Costa Rica me abrió sus puertas y su corazón. Ello me permitió ponerme en contacto con una realidad humana y social muy encomiable por los valores que la adornan. Pero al mismo tiempo se manifiestan también las dificultades y preocupaciones de tantos hombres y mujeres, cuya problemática siente de modo particular la Iglesia. Pues los discípulos de Cristo no pueden menos de vivir como propios los gozos y esperanzas, las tristezas y desamparos de los demás; ya que es la propia Iglesia la que se siente intima y realmente solidaria del género humano y de su historia (Cf. Gaudium et spes, 1). 

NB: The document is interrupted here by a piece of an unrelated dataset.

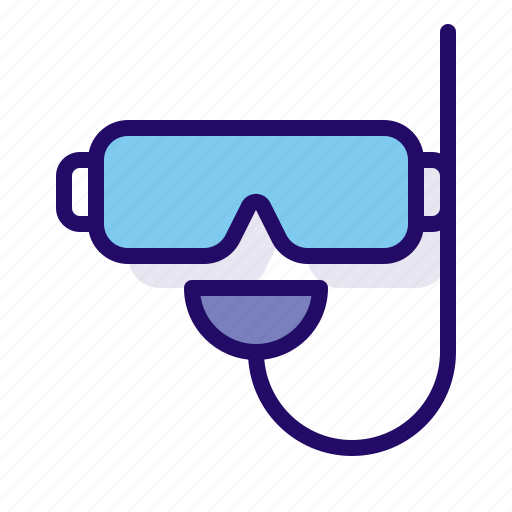 snorkle, sport, water icon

La Iglesia en América Latina, especialmente en sus Conferencias Generales del Episcopado en Medellín y Puebla, ha reafirmado su empeño de seguir anunciando a los hombres la plena vigencia del mensaje evangélico, proclamando y promoviendo la dignidad de la persona humana, con sus derechos y sus deberes, trabajando también en favor de su promoción integral, que se basa en el hecho de que todos los hombres son hermanos e hijos de Dios.

Vuestra Excelencia se ha referido a los principios que animan el desarrollo de la vida social y política en su país, basados en la libertad y la paz. Ciertamente ésta es una tarea y un empeño que obliga a todos, gobernantes y ciudadanos, porque la paz y la libertad son aspiraciones fundamentales de los hombres de nuestro tiempo. Y todos están llamados a conseguirla y a mantenerla sobre bases sólidas y justas.

Una de sus condiciones indispensables es el diálogo, el cual nos invita a la “búsqueda de todo aquello que ha sido y sigue siendo común a los hombres, aún en medio de tensiones, oposiciones y conflictos. Es hacer del otro un prójimo. Es aceptar su colaboración, es compartir con él la responsabilidad frente a la verdad y la justicia. Es proponer y estudiar todas las fórmulas posibles de honesta conciliación, sabiendo unir a la justa defensa de los intereses y del honor de la propia parte una no menos justa comprensión y respeto hacia las razones de la otra parte, así como las exigencias del bien general, común a ambas” (Mensaje para la Jornada Mundial de la paz 1983).

De ese modo se puede pedir la colaboración de todos los ciudadanos, sobre todo cuando hay que hacer frente a situaciones difíciles entre las que merece peculiar atención la grave crisis económica, que afecta de modo particular a las clases más humildes. Nadie puede sustraerse al deber de solidaridad, principalmente cuando se trata de defender el ejercicio de las libertades y de los derechos democráticos, merced a las adecuadas estructuras de participación, a fin de que se respeten los grupos culturales, étnicos y religiosos que forman el entramado de una nación.

Es de desear que estos mismos principios inspiren siempre la actividad de Costa Rica en el campo internacional. Que su acción, por medio del diálogo, se traduzca en una colaboración ineludible especialmente con los demás Países de Centroamérica, tan necesitada de paz, libertad y justicia.

Al renovarle mis mejores votos para el cumplimiento de su alta misión, invoco sobre Vuestra Excelencia y su familia, sobre las Autoridades que han tenido a bien confiársela y sobre todos los amadísimos hijos de Costa Rica abundantes y escogidas gracias del Altísimo.